You are viewing 1 of your 2 free articles
Soaring oil prices linked to the Iran war contributed to the weekend collapse of US ultra low-cost carrier Spirit Airlines.
All flights were cancelled on Saturday after efforts to restructure the Florida-based business failed.
Spirit had cut its fleet of Airbus A320 family aircraft from 200 to 125 earlier in the year as part of a major restructuring to become a smaller, more sustainable airline.
The airline said: “Unfortunately, despite the company’s efforts, the recent material increase in oil prices and other pressures on the business have significantly impacted Spirit’s financial outlook.
“With no additional funding available to the company, Spirit had no choice but to begin this wind-down.”
Chief executive Dave Davis said: “For more than 30 years, Spirit Airlines has played a pioneering role in making travel more accessible and bringing people together while driving affordability across the industry.
“In March 2026, we reached an agreement with our bondholders on a restructuring plan that would have allowed us to emerge as a go-forward business.
“However, the sudden and sustained rise in fuel prices in recent weeks ultimately had left us with no alternative but to pursue an orderly wind-down of the company.

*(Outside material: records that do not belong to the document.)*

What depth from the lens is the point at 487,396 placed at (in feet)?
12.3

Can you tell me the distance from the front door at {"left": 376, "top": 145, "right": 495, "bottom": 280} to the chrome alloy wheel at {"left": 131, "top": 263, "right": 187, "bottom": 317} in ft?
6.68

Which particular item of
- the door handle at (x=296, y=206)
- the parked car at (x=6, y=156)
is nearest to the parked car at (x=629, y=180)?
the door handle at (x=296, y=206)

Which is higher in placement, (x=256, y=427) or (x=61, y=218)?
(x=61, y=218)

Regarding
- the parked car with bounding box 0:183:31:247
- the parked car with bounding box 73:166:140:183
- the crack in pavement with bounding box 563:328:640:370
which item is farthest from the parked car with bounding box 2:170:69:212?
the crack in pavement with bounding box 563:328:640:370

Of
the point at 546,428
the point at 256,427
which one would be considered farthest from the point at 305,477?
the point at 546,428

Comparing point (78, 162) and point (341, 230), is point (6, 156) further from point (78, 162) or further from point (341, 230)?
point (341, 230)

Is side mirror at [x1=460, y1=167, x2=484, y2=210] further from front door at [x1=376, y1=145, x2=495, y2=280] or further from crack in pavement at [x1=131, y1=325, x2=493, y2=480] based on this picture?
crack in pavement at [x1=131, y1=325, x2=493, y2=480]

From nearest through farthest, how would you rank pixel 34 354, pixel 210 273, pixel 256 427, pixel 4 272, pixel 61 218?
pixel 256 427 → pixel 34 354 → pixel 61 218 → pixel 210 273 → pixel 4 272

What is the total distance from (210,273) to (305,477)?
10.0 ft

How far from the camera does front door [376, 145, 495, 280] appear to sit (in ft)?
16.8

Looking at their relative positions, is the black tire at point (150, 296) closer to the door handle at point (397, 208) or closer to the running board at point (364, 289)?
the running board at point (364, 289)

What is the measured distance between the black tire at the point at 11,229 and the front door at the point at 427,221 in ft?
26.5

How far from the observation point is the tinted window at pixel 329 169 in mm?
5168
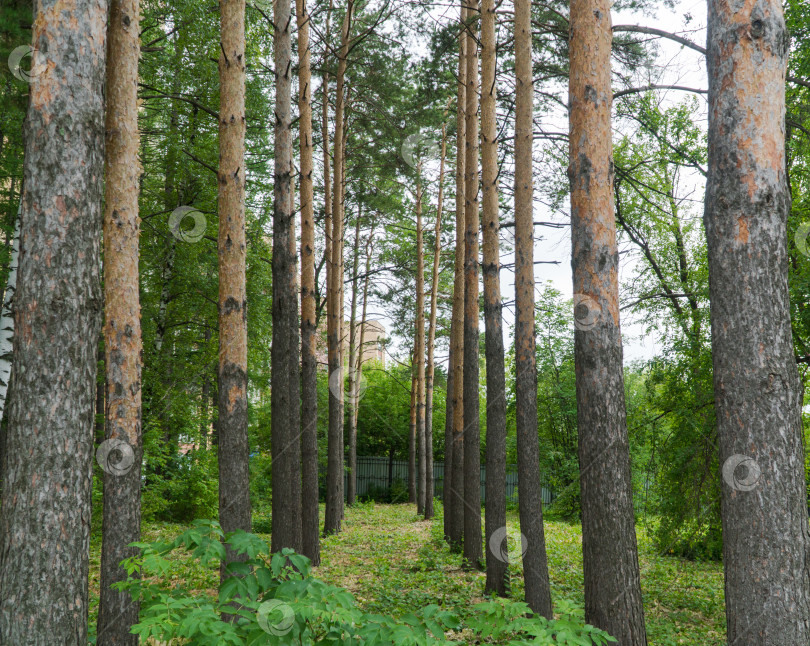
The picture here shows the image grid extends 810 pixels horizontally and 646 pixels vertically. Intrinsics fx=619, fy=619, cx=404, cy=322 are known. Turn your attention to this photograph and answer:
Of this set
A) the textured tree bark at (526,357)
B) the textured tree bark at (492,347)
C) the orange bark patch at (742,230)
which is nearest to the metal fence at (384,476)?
the textured tree bark at (492,347)

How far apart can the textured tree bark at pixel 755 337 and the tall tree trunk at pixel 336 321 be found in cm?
956

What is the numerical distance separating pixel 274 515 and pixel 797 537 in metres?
6.32

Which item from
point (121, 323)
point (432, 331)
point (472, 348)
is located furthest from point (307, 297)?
point (432, 331)

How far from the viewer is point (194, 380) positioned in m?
13.7

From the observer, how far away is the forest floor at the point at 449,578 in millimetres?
7551

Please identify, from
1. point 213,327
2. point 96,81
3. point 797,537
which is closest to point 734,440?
point 797,537

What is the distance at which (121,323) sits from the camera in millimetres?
5250

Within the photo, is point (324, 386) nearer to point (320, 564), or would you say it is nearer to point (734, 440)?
point (320, 564)

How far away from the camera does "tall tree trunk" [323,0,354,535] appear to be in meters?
12.8

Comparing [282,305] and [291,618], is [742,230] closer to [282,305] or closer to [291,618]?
[291,618]

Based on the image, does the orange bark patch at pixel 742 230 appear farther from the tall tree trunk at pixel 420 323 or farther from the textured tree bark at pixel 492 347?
the tall tree trunk at pixel 420 323

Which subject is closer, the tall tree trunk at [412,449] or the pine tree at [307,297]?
the pine tree at [307,297]

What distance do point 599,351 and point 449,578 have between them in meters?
6.07

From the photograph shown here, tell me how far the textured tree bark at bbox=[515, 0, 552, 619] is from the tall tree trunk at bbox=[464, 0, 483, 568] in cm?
164
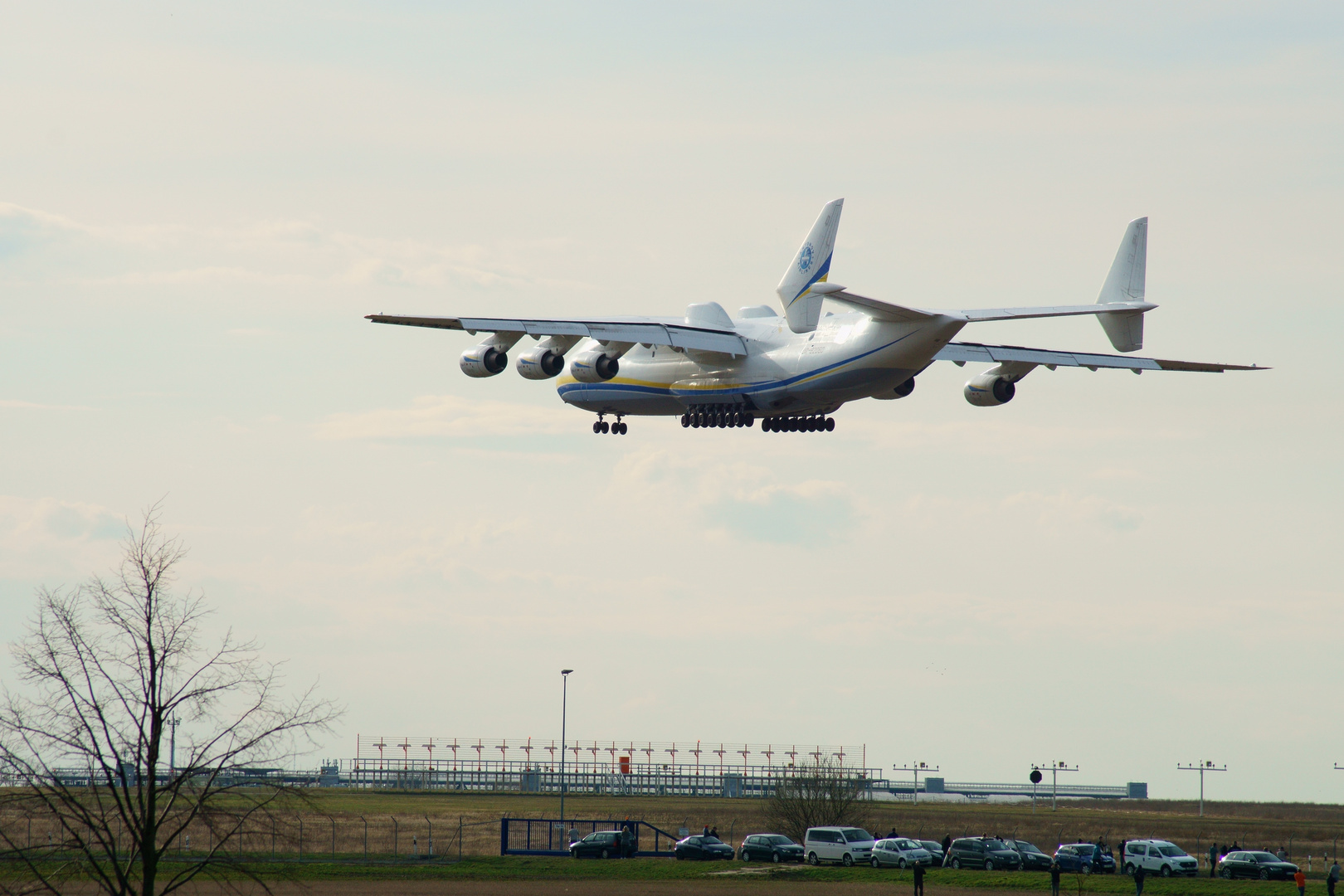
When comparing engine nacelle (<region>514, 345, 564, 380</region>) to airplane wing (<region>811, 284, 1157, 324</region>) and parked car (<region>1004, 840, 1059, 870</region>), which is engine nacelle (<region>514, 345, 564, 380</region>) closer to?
airplane wing (<region>811, 284, 1157, 324</region>)

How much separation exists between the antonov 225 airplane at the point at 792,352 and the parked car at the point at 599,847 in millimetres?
14766

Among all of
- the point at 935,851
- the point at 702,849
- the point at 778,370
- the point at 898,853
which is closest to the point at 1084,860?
the point at 935,851

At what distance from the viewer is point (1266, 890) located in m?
40.3

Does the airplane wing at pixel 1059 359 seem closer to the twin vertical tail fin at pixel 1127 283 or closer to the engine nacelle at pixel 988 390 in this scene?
the engine nacelle at pixel 988 390

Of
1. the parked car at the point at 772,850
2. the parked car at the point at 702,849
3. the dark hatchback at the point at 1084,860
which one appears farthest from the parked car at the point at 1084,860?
the parked car at the point at 702,849

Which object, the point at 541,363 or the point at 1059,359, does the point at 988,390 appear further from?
the point at 541,363

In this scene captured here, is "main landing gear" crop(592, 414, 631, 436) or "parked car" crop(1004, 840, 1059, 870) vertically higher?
"main landing gear" crop(592, 414, 631, 436)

“Sustaining the business required hundreds of millions of additional dollars of liquidity that Spirit simply does not have and could not procure.
“This is tremendously disappointing and not the outcome any of use wanted.”
Spirit had sought a $3.8 billion merger with rival JetBlue but the proposal was blocked in 2024.
JetBlue announced 11 new routes from Fort Lauderdale-Hollywood Airport in Florida following the shutdown of Spirit.